If five of your own party officers, and 50% of your MPs, and a healthy number of your own MLAs oppose your deal and say it doesn’t remove the Irish Sea border, why should the rest of unionism and loyalism accept your word as true?
And it is worth remembering how this deal was pushed through. The party officers were only allowed to look at the command paper in party HQ, and had no opportunity to take it home and study its detail (and, in any event, a command paper is basically the seller of the deal, telling everyone how amazing their product is).
The MLAs and MPs didn’t even get to see the command paper. The same goes for the Party Executive. The DUP leadership instead relied on a power-point presentation delivered by Sir Jeffrey and Gavin Robinson, which allowed them a free hand to be a judge in their own case, passing their verdict, on their deal, without anyone being able to scrutinise their claims.

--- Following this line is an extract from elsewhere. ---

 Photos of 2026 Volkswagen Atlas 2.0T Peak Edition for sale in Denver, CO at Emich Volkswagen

The DUP Executive voted, in a secret ballot over which no one is allowed to know the result, to endorse a deal they had not seen. This is really rather extraordinary when you stop and think about it.
Sir Jeffrey, with the claims he has made, has marched those who will follow him down from the hill upon which we all stood, and instead up another one. In a few short days or at best weeks, those who have believed that which they have been told and have followed the DUP leadership on this course, will very soon be looking out from the new hilltop, and seeing an Irish Sea border in full flow- and realise that the very people who they were led to believe had removed it, are in fact implementing and embedding it.
What then?
There are a few incontrovertible facts: the Irish Sea border remains firmly in place; Unionists whose party enters the Executive today are responsible for enabling and implementing the Irish Sea border; and the acceptance of that- even in a state of confused denial- will have the consequence of embedding that very Irish Sea border which- at one time- every unionist agreed fundamentally fractured our place in the Union.

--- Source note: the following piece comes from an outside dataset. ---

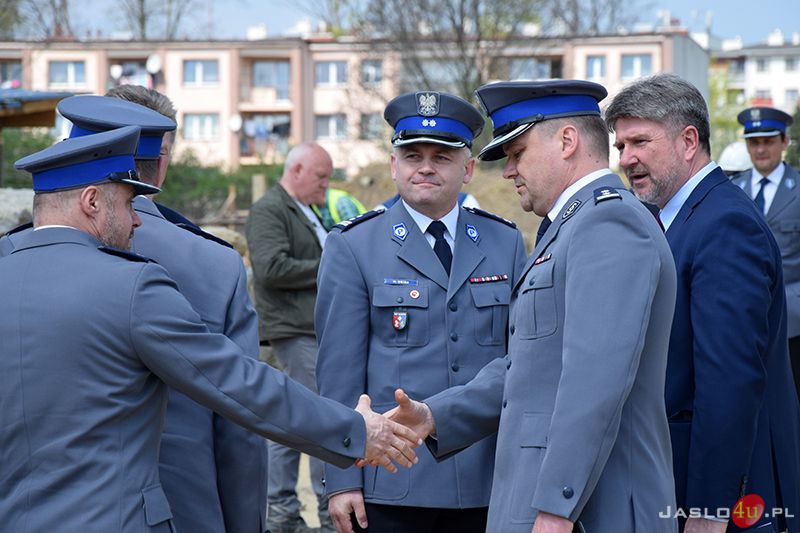 Wmurowanie aktu erekcyjnego pod budowę komendy Policji w Jaśle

The unionist MLAs today in the DUP and UUP who lend their name to that, will forever carry the burden of having done so. They cannot say they did not know, they cannot pretend to have been confused. Instead, they have chosen to close their eyes to the truth, and- with varying degrees of confidence- proclaim black is white.

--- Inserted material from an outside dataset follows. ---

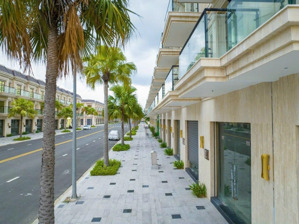 hot cần bán các căn shophouse mt mê linh - 125m2 gia chỉ từ 5.7 tỷ. lh 
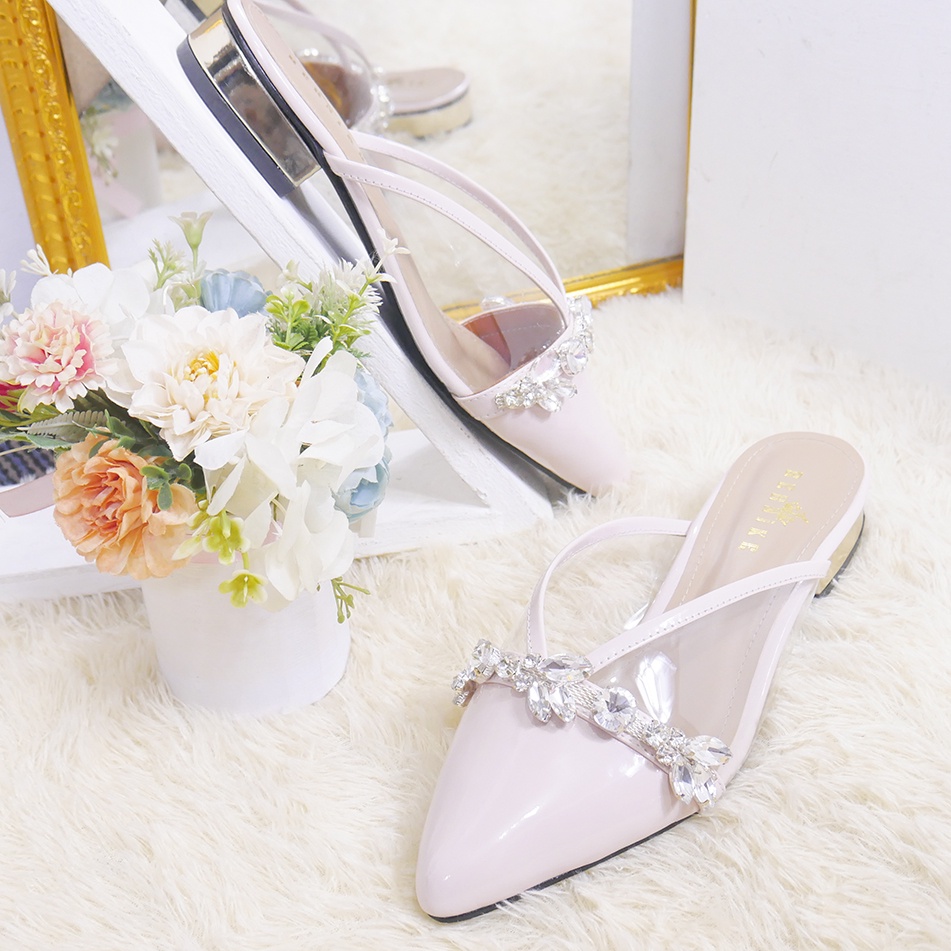 Sepatu high heels 2 cm hot sale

This is their day, their moment. Unionist Ministers will receive their increased salary, their Ministerial cars and shall be lavished with insincere praise by all those who are very pleased unionism has returned- all be it with a patriotic rebranding of the Protocol- to implement that which they all wished unionism would have just accepted in January 2021.
I am very glad I am on the other side in this instance. I, and others like Jim Allister, Kate Hoey, Ben Habib, Nigel Dodds, Sammy Wilson, Paul Girvan, Ian Paisley, Diane Dodds, Michelle McElveen and Carla Lockhart- have made our protest. We have, in the footnotes, recorded our objections and called this out for what it is.
The responsibility for the consequences to the Union rests solely with those who have promoted and endorsed this deal. When, in days and weeks to come, it becomes apparent it has all been a deception and a con-trick, then people will know who is to blame.
It has often been said the greatest trick the devil ever pulled, was convincing the world he didn’t exist. So too is it with the Irish Sea border.
I will continue exposing this deception, in every way in which I can. I am very sure many others will do likewise. We are, I believe, a very large number of people in the unionist/loyalist community. And, in time, as with the campaign against the Protocol, our number will swell once it becomes clear that what people have been told, is simply untrue.
And so, I wish all unionist MLAs the very best. There many who are, or at least were, my friends. Each person has made their own choice and taken their own course. It is for each person to close their own eyes at night and carry their actions on their own conscience.
‘For what so shall it profit a man (or woman), to gain the whole world, but lose his/her own soul’.